Let’s discuss a very important issue. Size. Length? I’m talking Dramas people. Kdramas. Have you noticed something hinky going on in dramaland in regards to episode counts? When I first started watching dramas, the standard was 16 episodes. Every now and then you’d have a show reach to 18 or 24 episodes. But those were special cases. (This is, of course, overlooking weekend and daily dramas.) Then something happened and show counts rose steadily. (Show counts and in many cases, actual episode lengths — ahem — I’m looking at you Answer Me series.)
But lately, things have gotten crazy! We’re seeing shows that are upwards of 40 episodes. And the length is getting wonky too. Waeo half-hour episodes? What is going on in dramaland?
We were talking about it this weekend while watching one of these half-hour dramas. Why are shows getting chopped up? It was surmised that the episode may be chopped up on our side of the ocean. That the shows are showing properly in Korea, but when they are imported here, they are being cut and divided up into bits. Why? Was it due to the race to get out fast subs? Did it have something to do with the shakeup with the licensing because of the creation of Kocowa?

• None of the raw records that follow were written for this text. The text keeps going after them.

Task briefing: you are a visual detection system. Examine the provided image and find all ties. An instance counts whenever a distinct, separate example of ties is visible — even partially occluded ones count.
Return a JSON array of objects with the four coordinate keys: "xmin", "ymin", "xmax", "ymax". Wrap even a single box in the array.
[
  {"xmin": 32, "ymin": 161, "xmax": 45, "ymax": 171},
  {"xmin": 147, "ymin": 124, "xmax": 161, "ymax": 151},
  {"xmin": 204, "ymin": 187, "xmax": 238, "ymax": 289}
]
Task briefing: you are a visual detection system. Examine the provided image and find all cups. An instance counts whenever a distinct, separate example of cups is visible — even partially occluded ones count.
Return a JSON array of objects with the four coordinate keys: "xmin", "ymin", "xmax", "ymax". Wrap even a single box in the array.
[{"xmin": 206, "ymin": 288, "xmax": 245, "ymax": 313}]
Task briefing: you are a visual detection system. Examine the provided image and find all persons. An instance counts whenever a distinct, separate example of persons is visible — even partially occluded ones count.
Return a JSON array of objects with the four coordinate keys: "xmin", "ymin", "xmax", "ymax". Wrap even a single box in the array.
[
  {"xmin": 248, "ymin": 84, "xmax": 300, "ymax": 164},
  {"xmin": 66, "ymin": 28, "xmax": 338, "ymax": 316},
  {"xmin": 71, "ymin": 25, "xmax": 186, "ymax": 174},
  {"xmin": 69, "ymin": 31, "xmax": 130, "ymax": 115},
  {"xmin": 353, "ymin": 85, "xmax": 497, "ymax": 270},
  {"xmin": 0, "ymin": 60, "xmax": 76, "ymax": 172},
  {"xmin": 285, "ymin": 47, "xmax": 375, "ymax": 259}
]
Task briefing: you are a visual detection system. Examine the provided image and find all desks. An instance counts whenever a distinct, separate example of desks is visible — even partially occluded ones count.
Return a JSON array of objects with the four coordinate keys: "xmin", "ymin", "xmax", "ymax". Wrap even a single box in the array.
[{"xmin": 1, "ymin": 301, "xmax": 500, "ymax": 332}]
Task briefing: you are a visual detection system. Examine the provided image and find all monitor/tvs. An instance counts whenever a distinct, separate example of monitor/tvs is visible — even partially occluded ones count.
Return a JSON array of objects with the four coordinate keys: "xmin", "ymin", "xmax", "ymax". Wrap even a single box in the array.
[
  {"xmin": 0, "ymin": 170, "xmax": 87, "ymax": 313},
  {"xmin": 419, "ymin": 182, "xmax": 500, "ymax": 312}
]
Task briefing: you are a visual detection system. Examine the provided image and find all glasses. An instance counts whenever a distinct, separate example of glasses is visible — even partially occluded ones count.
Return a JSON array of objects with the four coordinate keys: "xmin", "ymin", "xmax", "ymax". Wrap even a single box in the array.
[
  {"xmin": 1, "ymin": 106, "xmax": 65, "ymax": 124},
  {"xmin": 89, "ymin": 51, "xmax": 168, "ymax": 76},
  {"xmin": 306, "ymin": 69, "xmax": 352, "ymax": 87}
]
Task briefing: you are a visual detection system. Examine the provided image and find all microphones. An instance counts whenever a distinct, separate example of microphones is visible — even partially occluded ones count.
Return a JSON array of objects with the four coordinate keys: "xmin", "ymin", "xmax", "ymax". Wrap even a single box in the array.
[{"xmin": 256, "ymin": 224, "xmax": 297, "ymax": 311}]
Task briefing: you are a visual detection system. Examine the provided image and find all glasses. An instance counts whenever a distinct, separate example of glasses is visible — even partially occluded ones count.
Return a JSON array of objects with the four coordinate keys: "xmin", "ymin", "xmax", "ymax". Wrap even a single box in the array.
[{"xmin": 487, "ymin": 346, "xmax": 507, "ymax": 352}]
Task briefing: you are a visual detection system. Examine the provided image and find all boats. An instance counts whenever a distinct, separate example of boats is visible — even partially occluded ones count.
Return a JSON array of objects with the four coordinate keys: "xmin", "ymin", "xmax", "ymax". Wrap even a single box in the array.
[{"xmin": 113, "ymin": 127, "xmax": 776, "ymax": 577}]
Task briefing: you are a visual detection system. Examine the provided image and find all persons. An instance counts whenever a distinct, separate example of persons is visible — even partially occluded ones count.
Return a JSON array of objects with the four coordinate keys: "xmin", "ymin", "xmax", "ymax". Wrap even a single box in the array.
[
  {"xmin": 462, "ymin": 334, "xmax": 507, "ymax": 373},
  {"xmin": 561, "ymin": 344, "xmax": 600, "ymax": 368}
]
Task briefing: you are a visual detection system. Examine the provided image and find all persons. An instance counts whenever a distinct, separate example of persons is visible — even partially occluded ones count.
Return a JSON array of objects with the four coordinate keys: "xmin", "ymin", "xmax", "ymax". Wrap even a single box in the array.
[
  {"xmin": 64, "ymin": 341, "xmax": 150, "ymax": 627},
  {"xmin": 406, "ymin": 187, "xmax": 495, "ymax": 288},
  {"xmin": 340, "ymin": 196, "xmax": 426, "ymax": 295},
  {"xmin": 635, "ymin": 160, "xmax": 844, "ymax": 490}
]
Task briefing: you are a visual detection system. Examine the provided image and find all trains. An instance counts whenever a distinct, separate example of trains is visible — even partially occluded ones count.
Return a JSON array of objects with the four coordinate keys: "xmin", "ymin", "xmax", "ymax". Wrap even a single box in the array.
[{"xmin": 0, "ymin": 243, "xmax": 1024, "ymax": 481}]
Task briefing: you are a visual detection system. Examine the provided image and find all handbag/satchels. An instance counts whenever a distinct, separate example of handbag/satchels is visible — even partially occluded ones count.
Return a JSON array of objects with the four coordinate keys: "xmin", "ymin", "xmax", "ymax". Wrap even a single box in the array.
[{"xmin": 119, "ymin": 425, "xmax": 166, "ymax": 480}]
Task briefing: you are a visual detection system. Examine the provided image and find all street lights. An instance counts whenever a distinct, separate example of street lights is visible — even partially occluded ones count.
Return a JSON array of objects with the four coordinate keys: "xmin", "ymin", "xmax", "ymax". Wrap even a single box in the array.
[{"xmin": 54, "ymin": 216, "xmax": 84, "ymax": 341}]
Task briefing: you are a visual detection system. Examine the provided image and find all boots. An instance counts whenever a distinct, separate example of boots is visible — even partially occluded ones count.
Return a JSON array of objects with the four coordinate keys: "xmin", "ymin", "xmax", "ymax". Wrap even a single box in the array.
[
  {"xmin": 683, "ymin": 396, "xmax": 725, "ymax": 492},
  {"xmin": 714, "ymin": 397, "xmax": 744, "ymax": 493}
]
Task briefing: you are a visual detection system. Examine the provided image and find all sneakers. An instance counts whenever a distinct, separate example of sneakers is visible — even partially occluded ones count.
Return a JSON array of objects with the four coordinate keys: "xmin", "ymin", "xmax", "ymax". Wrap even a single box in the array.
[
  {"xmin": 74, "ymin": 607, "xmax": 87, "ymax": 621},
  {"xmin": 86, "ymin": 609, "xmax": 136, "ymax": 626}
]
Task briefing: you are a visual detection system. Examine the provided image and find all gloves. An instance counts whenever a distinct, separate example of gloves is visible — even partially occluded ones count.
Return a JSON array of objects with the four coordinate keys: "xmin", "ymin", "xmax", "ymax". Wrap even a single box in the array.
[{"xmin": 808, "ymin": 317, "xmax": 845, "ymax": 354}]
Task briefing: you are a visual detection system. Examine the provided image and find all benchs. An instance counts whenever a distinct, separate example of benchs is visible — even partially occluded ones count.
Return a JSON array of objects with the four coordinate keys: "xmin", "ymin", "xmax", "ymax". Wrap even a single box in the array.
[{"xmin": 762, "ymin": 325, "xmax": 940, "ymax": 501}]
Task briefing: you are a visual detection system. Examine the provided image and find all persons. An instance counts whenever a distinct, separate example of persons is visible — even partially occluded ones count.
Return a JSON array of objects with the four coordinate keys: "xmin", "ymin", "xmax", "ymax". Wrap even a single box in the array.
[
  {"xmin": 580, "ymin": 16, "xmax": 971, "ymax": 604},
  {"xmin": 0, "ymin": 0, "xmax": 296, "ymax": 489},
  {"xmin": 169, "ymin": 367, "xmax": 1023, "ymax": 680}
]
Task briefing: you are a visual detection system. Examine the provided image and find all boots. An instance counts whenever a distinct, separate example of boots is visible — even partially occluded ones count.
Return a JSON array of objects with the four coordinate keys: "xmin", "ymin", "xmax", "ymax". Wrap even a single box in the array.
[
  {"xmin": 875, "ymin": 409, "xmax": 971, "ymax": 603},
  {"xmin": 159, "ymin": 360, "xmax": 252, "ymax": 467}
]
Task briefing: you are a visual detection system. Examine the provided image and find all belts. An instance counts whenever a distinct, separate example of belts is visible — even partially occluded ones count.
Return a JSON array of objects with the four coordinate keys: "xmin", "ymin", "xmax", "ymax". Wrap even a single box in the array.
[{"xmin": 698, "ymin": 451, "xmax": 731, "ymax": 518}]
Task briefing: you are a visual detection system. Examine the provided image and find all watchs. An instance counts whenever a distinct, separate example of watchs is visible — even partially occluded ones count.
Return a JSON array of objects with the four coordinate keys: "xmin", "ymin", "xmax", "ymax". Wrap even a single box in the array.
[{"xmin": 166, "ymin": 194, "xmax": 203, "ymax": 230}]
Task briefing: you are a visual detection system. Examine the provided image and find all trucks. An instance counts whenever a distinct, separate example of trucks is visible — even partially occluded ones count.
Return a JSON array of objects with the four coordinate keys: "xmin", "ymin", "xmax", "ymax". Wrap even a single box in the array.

It made me want to get some answers, so I put on my researcher hat and went to the place where I get my usual answers…Wikipedia. Turns out, it’s not being broken up here, these shows are actually being broken up in Korea and shown in bits there. Why? Turns out it’s for trixie reasons.
There are rules in Korea regarding commercials during programming. Ie, there is not allowed to be any. This is why shows rely pretty heavily on product placement. (Hello, Subway…) However, by cutting up the shows they found a way around the rule. The networks play the shows for a half hour ‘end the episode’ show some commercials and ‘start the new episode’. We get our shows and they get more of that sweet, sweet cash. Win-win?
Well, it doesn’t bother me any.
The episodes are still, when you put the two together, still an hour in length, so it’s not that we’re missing anything. While the episode count themselves make watching a show seem a little daunting, the half-hour length ends up making the thing seem a little more palatable. “Oh, sure I can pick this show up, the episodes are only a half hour long.”
If this is the cost of doing drama business, then that’s fine. I do kind of wish this meant they didn’t have to push the product placement so hard, as watching episodes upon episodes of Subway visits, or discussions about how delicious a particular brand of coffee is can get old pretty quickly. This though? This is also something we’ve come accustomed to, so I guess we’ll deal.